I ebb at the end of my flame, with fire in my eyes, because where I gaze I find dark. Dark until I let my sight linger...I need to find a way, I need enlightenment, and it’s for that, that I burn. So save me some oil, keep tossing whenever it brims, keep tossing whenever it does not...just keep tossing where I gaze....from where I look ,the flame will arch . Arch into a direction new, lead afresh .A little oil and my simmering flame. It burns low, low inside me, feeding upon my thoughts ,devouring every nerve slowly, charring every contour of my being. I simply stand while this inferno rages inside me, calm in the face of the night...in awe of the beauty of the full moon, feel its touch on my skin, gingerly I smile.

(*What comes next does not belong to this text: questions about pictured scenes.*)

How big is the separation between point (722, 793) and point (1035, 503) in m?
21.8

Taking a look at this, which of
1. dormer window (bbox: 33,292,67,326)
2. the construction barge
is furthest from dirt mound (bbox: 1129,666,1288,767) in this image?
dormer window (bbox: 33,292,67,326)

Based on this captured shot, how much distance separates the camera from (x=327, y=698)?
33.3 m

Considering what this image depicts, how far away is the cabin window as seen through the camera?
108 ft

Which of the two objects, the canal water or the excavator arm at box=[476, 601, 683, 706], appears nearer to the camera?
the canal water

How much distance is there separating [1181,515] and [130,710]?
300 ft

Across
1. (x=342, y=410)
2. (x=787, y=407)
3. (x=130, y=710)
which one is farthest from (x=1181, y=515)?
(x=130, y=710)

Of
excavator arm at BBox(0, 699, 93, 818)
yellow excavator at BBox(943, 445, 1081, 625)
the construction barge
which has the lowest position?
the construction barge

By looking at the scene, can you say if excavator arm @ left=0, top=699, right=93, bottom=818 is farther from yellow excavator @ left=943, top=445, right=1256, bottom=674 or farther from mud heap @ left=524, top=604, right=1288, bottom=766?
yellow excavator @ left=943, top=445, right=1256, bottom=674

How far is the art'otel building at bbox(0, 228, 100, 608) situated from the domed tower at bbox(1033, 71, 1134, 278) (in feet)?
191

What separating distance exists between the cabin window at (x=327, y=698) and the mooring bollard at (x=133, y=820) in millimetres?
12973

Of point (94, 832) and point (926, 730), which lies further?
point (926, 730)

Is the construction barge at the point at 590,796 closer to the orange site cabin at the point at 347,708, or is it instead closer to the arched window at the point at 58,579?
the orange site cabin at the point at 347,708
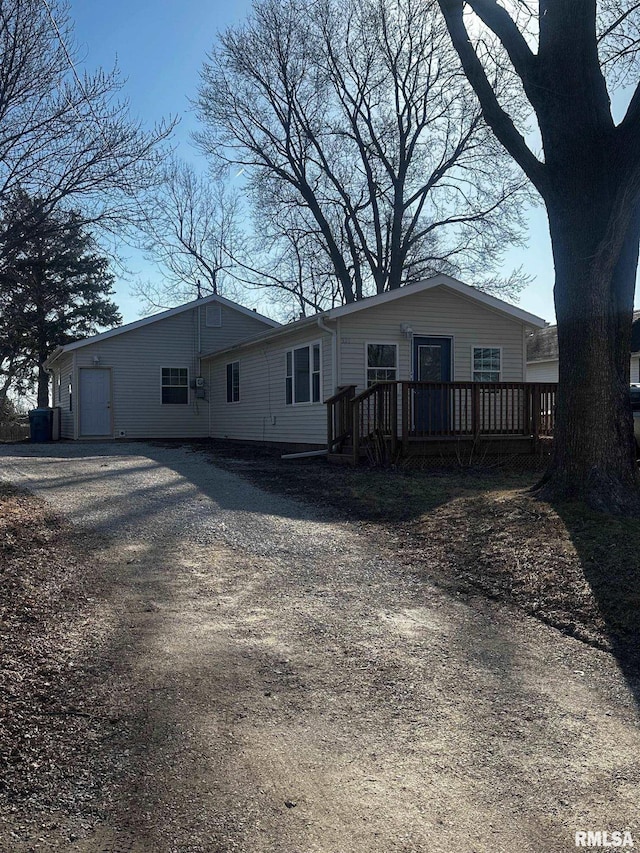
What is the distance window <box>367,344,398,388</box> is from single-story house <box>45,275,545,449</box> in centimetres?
2

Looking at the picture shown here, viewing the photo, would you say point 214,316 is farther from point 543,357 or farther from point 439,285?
point 543,357

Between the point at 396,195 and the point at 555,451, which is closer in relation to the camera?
the point at 555,451

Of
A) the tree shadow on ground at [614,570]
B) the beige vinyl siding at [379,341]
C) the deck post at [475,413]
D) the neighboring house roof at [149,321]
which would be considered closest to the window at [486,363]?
the beige vinyl siding at [379,341]

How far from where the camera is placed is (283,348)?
53.6 ft

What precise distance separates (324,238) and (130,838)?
2814 centimetres

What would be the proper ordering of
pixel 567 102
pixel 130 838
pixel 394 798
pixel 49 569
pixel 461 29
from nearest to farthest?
1. pixel 130 838
2. pixel 394 798
3. pixel 49 569
4. pixel 567 102
5. pixel 461 29

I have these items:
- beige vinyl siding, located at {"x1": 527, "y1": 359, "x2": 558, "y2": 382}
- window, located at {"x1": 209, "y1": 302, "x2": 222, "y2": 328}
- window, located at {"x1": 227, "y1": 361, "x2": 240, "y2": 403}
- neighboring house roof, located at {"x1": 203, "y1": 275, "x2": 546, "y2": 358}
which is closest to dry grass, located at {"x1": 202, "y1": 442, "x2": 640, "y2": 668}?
neighboring house roof, located at {"x1": 203, "y1": 275, "x2": 546, "y2": 358}

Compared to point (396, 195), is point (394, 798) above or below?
below

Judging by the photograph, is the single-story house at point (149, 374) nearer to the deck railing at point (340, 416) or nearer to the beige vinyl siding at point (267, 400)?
the beige vinyl siding at point (267, 400)

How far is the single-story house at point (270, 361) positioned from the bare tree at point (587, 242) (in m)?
6.36

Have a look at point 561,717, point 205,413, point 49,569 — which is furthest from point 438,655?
point 205,413

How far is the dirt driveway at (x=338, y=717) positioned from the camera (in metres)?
2.34

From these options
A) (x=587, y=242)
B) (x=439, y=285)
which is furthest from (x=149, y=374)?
(x=587, y=242)

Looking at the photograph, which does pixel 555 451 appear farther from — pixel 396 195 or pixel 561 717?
pixel 396 195
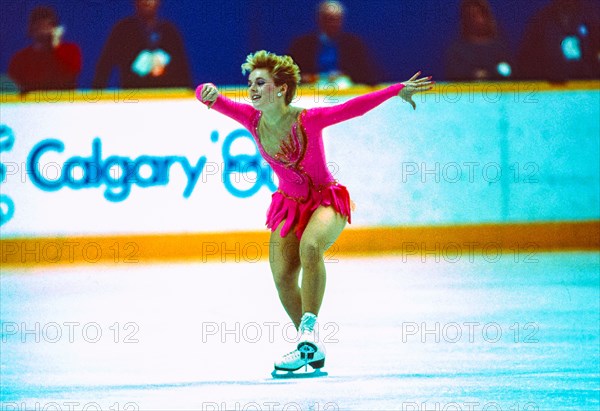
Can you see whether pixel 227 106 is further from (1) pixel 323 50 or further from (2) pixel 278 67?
(1) pixel 323 50

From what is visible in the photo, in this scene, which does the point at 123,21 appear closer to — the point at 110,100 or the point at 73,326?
the point at 110,100

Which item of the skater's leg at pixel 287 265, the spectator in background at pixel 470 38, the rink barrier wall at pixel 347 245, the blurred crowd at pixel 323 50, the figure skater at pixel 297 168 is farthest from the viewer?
the spectator in background at pixel 470 38

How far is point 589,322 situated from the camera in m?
5.49

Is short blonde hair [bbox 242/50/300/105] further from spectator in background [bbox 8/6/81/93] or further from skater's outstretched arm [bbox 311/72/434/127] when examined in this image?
spectator in background [bbox 8/6/81/93]

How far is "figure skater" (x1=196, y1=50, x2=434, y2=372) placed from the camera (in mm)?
4445

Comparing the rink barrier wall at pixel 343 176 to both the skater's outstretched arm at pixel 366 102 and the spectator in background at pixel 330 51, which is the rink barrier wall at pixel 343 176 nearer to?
the spectator in background at pixel 330 51

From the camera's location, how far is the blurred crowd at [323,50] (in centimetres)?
825

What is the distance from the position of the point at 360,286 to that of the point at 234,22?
8.52 ft

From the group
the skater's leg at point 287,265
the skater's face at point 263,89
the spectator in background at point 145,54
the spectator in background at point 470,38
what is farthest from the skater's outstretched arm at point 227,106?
the spectator in background at point 470,38

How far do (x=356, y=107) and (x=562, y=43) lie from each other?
14.9 feet

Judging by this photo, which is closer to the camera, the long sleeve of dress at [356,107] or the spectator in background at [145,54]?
the long sleeve of dress at [356,107]

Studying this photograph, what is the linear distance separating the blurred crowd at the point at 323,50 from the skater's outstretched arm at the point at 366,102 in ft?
12.2

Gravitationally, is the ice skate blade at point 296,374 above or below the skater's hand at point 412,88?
below

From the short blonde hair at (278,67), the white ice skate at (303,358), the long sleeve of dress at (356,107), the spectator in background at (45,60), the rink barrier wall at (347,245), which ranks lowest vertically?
the white ice skate at (303,358)
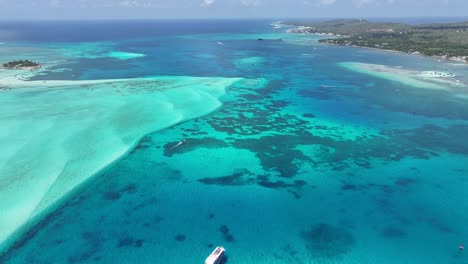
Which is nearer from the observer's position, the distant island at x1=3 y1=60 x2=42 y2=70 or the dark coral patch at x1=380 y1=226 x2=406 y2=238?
the dark coral patch at x1=380 y1=226 x2=406 y2=238

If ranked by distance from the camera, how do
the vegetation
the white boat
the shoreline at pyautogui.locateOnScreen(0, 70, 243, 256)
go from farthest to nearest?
the vegetation
the shoreline at pyautogui.locateOnScreen(0, 70, 243, 256)
the white boat

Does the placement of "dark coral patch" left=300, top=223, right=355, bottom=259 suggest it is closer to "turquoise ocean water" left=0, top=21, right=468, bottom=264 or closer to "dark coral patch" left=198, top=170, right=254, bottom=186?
"turquoise ocean water" left=0, top=21, right=468, bottom=264

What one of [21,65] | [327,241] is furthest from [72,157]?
[21,65]

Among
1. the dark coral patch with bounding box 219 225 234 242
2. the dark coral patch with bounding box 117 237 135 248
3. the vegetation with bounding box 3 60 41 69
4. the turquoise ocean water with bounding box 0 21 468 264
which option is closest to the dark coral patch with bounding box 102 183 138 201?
the turquoise ocean water with bounding box 0 21 468 264

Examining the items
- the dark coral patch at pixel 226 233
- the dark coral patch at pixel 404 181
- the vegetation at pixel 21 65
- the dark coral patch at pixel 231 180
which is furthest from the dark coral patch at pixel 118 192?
the vegetation at pixel 21 65

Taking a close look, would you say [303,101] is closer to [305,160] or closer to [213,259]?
[305,160]

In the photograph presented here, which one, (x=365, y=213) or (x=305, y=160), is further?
(x=305, y=160)

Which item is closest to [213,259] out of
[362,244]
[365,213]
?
[362,244]
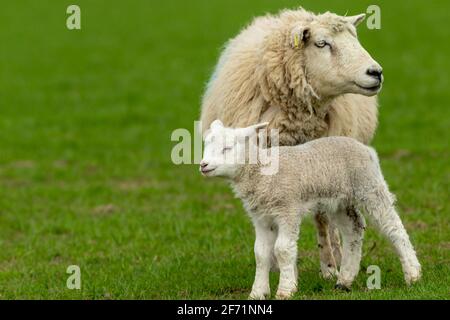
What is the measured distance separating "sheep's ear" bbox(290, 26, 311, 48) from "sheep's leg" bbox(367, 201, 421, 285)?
4.39 feet

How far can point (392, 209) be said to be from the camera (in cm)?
779

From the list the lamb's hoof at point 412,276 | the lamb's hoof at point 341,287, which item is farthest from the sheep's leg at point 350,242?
the lamb's hoof at point 412,276

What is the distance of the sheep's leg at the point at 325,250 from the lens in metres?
8.66

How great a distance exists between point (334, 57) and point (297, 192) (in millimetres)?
1103

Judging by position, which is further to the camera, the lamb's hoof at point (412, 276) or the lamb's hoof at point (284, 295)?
the lamb's hoof at point (412, 276)

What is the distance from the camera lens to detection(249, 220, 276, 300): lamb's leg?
7566mm

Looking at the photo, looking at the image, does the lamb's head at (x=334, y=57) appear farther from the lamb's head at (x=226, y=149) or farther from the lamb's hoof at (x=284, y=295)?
the lamb's hoof at (x=284, y=295)

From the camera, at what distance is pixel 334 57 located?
779cm

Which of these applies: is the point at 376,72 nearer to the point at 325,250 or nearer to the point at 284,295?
the point at 284,295

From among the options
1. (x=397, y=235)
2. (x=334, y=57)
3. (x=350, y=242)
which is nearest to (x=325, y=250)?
(x=350, y=242)

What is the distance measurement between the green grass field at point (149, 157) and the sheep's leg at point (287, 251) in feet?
0.93

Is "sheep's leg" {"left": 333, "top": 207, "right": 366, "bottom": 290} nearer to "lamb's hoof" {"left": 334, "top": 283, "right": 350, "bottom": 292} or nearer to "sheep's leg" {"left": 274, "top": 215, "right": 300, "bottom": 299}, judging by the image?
"lamb's hoof" {"left": 334, "top": 283, "right": 350, "bottom": 292}

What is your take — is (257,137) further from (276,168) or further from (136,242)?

I like what this feels like, to feel what it is to burn, to know what has never been felt. Just like I used to play when I was naive, cut my finger through the flame, skim over it again just to feel the extent of heat...to now when I myself have become one, a flame...
Draped in the cloth of my effigy, burnt silken rust, I feel the subtle light from it against my skin.
My flame is chaste, lifting into vapours as rain falls on my skin, it never lets it linger lest I begin to feel again, the sins of the world...lest I realize the cloth I’ve draped will fall like a veil of lie, that falls to the test of times.
At the sight of the moon, the fire within me glints in my eye, reflecting all that I dream. All that was meant to be hidden, to be hushed under my breath until I found my stand, until I was where I belonged. It was meant to be showcased, not veiled off...I rage, I burn .I will not bow, no. How can I while my flame still burns?  It still burns inside me nonchalantly; I need to be its emotion. Or I will not leave. I must stay. Stay here and find where I must arch, to a place where I belong, and the one that belongs to me. It is beyond rhyme and reason to say I fail to find, my lead, my way when there’s fire in my eyes, when I’m not blinded my its eccentricity. I will find a way, a way to burn my evil down. My thoughts are juvenile not crippled, quietly they burn, they flame.
Must I toil further to save my seething mind? Must I save my share for you? Are you willing to take? Will you accept what I would not sacrifice to lame ashes, a few marvels of my own, all burnt in my flame?